Sein Bett wird so ausgestaltet, dass es für 16.000 Kubikmeter Überschwemmungsflächen bietet, erklärte der Stolberger Fachbereichsleiter Bernd Kistermann bei einem Ortstermin der SPD an der neuen Brücke in der Spinnereistraße.

Seit 2007 hatte sich der Rat intensiv um einen Hochwasserschutz für die Atsch bemüht, erinnerten Fraktionsvorsitzender Dieter Wolf und die stellvertretende Bürgermeisterin Hildegard Nießen. Um dem Seitenarm des Münsterbachs mehr Platz zu bieten, wurden Brücke und Bachufermauer erhöht.

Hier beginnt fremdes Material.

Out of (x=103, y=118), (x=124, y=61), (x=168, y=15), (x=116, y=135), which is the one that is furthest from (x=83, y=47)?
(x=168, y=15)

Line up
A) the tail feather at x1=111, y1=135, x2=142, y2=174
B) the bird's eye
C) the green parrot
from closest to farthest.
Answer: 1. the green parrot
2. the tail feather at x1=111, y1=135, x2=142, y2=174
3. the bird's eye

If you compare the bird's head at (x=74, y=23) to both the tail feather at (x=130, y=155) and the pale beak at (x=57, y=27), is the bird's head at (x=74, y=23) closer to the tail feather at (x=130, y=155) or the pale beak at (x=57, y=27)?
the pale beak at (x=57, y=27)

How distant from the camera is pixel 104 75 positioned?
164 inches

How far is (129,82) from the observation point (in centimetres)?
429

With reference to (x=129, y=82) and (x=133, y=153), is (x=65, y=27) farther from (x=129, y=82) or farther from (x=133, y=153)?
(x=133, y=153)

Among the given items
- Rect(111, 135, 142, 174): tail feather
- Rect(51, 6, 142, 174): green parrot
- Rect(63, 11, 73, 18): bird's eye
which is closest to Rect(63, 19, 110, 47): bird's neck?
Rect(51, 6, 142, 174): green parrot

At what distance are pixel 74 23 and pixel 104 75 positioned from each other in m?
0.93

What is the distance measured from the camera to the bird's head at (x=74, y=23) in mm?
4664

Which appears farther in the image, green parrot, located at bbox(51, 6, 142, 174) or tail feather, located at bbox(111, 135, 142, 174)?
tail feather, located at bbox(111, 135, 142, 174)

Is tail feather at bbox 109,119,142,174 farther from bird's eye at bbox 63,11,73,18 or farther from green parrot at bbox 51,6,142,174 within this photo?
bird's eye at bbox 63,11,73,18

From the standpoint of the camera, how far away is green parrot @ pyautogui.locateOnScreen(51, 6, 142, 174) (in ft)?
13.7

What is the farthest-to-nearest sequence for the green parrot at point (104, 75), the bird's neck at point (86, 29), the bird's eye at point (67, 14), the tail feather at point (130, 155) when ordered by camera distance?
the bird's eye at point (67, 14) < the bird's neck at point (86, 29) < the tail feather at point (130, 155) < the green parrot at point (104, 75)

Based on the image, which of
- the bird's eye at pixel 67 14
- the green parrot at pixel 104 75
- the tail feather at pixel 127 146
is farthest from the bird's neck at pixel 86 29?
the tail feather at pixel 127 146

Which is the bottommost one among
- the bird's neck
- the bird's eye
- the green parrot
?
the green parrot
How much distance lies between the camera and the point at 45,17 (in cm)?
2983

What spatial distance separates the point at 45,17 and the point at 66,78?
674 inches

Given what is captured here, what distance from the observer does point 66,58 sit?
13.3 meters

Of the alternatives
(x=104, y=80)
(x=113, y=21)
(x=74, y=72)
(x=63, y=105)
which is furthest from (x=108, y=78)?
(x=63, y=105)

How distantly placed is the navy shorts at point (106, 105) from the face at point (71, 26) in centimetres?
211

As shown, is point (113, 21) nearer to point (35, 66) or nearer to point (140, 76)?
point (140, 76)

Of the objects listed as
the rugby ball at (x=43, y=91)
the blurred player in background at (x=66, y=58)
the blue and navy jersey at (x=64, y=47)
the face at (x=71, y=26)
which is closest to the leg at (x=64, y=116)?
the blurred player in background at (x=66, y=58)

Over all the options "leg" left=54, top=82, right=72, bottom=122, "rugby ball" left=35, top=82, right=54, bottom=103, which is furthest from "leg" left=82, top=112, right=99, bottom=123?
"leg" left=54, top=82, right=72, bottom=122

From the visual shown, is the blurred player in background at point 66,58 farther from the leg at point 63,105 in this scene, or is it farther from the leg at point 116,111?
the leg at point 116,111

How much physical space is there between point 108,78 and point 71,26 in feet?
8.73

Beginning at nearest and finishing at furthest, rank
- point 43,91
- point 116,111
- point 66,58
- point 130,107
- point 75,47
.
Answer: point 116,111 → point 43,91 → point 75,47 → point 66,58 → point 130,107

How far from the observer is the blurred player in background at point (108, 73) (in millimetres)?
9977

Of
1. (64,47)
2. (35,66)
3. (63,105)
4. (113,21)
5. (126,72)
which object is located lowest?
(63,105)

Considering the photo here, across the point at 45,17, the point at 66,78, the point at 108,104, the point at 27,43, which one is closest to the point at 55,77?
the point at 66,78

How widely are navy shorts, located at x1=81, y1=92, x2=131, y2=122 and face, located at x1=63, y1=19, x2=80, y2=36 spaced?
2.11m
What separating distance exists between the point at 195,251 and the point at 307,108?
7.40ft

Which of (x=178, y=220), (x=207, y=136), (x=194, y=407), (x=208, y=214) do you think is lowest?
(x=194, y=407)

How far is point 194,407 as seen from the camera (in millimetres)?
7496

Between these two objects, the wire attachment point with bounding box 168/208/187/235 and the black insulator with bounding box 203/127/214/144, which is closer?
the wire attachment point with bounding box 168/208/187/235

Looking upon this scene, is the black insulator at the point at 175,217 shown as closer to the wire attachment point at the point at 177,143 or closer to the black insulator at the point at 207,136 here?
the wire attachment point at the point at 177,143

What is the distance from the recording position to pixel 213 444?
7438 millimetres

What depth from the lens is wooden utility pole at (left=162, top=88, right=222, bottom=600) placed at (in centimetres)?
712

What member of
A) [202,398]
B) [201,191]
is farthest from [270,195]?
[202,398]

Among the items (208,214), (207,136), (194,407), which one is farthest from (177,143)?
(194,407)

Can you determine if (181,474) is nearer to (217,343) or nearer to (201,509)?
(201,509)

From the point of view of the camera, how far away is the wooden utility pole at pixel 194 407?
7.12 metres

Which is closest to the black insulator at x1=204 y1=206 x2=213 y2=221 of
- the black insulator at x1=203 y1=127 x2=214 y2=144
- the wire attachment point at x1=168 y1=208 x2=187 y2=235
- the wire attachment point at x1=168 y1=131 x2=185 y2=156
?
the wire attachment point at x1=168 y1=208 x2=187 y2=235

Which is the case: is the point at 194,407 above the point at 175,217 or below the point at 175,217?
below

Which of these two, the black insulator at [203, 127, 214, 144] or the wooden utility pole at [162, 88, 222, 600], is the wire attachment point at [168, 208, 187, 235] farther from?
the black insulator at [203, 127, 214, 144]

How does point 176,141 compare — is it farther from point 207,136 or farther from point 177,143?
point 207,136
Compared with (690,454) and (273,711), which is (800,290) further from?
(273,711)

Deshalb erfolgte eine Anrampung der Zuwegung, „weil sie barrierefrei sein muss”, so Kistermann, was auch mit Blick auf den demografischen Wandel sinnvoll sei, bestätigten die SPD-Vertreter.

Darüber hinaus wird eine Blockstufenrampe am heutigen Wehr, das als Bodendenkmal erhalten bleiben soll, den Zulauf so regeln, dass ein maximaler Zulauf von 14 m3 pro Sekunde gewährleistet werden. Damit würden die Voraussetzungen für eine schadensfreie Bewältigung eines statistisch alle 100 Jahre eintretenden Hochwassers erfüllt.

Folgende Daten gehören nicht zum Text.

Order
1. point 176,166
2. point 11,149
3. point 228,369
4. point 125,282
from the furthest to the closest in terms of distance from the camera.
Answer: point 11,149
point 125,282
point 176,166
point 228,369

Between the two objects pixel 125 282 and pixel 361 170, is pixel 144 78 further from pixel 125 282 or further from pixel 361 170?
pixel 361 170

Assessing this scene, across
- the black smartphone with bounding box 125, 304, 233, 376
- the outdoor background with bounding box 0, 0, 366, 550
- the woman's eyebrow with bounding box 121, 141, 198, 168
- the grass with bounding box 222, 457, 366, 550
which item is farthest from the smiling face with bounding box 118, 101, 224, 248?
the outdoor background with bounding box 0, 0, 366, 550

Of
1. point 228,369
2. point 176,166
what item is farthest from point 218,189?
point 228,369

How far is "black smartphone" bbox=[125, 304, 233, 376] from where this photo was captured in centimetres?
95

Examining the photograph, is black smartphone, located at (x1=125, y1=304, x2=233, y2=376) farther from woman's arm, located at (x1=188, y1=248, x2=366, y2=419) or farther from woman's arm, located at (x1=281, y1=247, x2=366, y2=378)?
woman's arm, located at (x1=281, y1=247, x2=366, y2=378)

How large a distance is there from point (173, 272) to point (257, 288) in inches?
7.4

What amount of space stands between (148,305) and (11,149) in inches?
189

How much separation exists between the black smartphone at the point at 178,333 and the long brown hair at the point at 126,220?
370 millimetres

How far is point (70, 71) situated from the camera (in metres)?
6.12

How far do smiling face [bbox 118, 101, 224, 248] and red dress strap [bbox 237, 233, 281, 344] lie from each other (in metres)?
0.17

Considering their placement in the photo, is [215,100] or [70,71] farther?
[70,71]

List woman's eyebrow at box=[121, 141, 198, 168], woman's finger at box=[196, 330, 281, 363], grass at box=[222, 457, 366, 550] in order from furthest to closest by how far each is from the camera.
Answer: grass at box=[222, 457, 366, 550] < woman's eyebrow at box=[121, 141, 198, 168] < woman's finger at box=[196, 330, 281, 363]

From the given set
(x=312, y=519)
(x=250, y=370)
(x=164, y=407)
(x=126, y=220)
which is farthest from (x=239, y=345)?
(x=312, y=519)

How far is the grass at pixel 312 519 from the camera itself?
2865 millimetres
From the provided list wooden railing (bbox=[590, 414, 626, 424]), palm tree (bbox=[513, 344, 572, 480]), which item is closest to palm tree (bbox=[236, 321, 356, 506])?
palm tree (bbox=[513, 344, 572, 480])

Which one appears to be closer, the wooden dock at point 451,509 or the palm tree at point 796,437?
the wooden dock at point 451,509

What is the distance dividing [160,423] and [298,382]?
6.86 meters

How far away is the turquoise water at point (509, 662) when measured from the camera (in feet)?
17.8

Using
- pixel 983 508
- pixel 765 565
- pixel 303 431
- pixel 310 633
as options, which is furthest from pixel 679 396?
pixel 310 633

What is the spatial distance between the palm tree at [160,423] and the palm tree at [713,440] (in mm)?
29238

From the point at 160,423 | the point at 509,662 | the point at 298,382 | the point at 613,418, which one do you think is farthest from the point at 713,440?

Dem habe die Stadt auch versucht Rechnung zu tragen, in dem nahe der Otto-Thiel-Brücke die Zufahrten zur tiefer gelegenen Bebauung an der Schneidmühle erhöht worden sind. „Das werden wir aber noch im Auge behalten müssen”, sagte Nießen.

Sorgen bereitet den beiden Atscher Ratsvertretern allerdings noch die Lage im Schnorrenfeld, wo bei Hochwasser der Münsterbach hinter einer mannshohen hölzernen Spundwand schwappt. Untersuchungen des WVER hätten bislang zu keiner nachhaltigen Lösung zur Wasserführung geführt.

Im günstigsten Fall würden Verbesserungen an der Spundwand Erfolg versprechen. „Hier ist eine schnelle und sichere Lösung erforderlich”, betonten Nießen und Wolf mit Blick auf die Anlieger von Schnorrenfeld und Fischteich.

Denen läuft bislang regelmäßig bei Hochwasser der Keller voll. Derweil hat der WVER den Umbau des Münsterbachs beauftragt; Beginn soll im Oktober sein.